In March I was working as an engineer for a national construction company. When I graduated from college less than 3 years before, construction was THE industry to get into in Phoenix. Not to mention, the company was great and I liked working there. Then the call from the HR person came on a Thursday morning and all of a sudden, I'm laid off. No job. No income, only two weeks of pay for severance. Fortunately, my husband and I were in a good spot in our lives and had wisely saved up money, and suddenly very thankful that we had been able to save the small amount we had. We tightened our budget tremendously and figured we had enough savings to get us through this. The unemployment payments helped, although they didn't cover much more than groceries and gasoline. My unemployment was only going to be temporary and short. I would soon find another job and we'd be back to normal in a few months.
My plan of getting a new job entailed a career change. I had been looking into it for a while and this seemed like a sign from God telling me now is the time to do what I wanted to do. It took 3 months of job searching, interviews, submitting resumes online, to get my new perfect job, a job I loved doing. And it came with a salary cut of over $15,000. "That's alright. I'm new in this field. It'll be fine. It meets our budget and that's what matters", I thought, dealing with the initial sting. We kept our tight unemployment budget to make sure we were putting money into savings again. Less than four months into my new career, my perfect new job, the economy imploded and I lost my job. Again.
You start to question everything you did at your job(s). Did coming in to work a few minutes late here and there matter? I stayed later to make up for it every time, didn't I? Surely those times when I stayed late working on projects and didn't bill it to my time card evened that out. Didn't it? Did my bosses just put on a show when they appeared to like me and my work? Was it my work that just sucked? If that's the case, why wouldn't someone say so? You would think that would come up in the periodic employee reviews. It couldn't have been a personality conflict; everyone was super nice to me and genuinely appeared to like me. Or was it all an act that I was completely oblivious to? Especially when I feel like I read people well?
It takes some time to really answer those questions in truth toward yourself. Coming in a few minutes late didn't matter. My work was the best I could do and completely fulfilled the needs and wants of my bosses, even exceeded a lot of the time. And everyone really did like me.
It was the second lay off that really hit me. The first time I had a plan, with steps, that was completely obtainable. I had a goal I was working toward and I knew that it would be attained in a short amount of time. I even knew I was going to be happier with the new career. The second lay off was completely unexpected, out of the blue. You don't think that your brand new dream-job will end in less than four months. It doesn't even enter your thoughts in the tiniest way. Suddenly you're faced with these questions: What do you do when you've exhausted your meager savings with the first period of unemployment? What do you really do when you've found a job you love and now you don't have it anymore? How do you tell your friends, AGAIN, that you've lost your job again? And when they respond, "Seriously?" what do you say to that? Like I would really joke about this.

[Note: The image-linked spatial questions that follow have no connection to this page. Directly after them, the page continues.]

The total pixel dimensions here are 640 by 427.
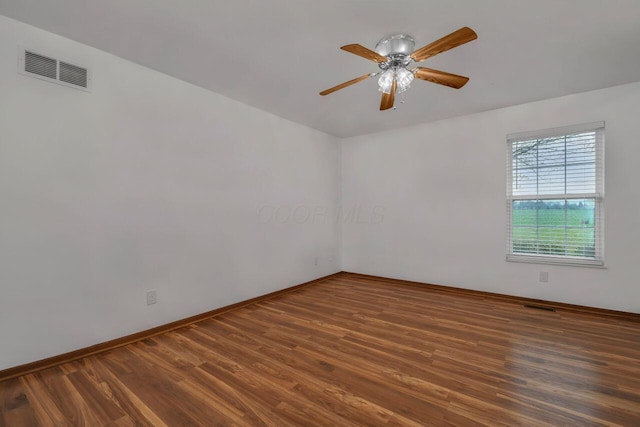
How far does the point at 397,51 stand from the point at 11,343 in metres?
3.56

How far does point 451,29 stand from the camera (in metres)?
2.05

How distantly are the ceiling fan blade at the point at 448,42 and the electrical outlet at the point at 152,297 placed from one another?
3.07m

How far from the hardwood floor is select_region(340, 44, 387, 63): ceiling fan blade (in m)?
2.23

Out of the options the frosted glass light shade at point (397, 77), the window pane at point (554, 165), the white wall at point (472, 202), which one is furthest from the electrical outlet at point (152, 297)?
the window pane at point (554, 165)

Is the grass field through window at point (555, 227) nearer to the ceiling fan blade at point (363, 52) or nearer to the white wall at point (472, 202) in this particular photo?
the white wall at point (472, 202)

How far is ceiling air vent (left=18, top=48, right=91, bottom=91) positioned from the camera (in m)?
2.05

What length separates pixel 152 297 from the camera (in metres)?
2.69

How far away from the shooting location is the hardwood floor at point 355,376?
1588 millimetres

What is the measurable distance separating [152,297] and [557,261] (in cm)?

So, I'm on to searching for another job, after a few months out of the workforce. I just could not make myself look for a job for a long time. I floundered and seriously did not know what I wanted to do. I did not know how to make my dreams become a reality.
In all of this, I am extremely thankful that I have a husband who still has a good job. That I have a husband who supports my employment decisions because he just wants me to be happy. That we were able to keep our house. That we have both been healthy during the time of no insurance. That I have a support network of friends and family that care about me and are willing to help in whatever way possible.
I've come to accept and be happy that I'm now starting my third career in a year (and now a fourth). It's been a long journey of really high highs and extremely low lows in the year since my first lay-off, but I've made it through. While the economy doesn't look stellar even now, I am confident everything will be ok. I have to be optimistic about life. It's just not worth living if you don't think anything good can happen even during the not-so-good times. I firmly believe God is good and that He has a plan and will take care of me.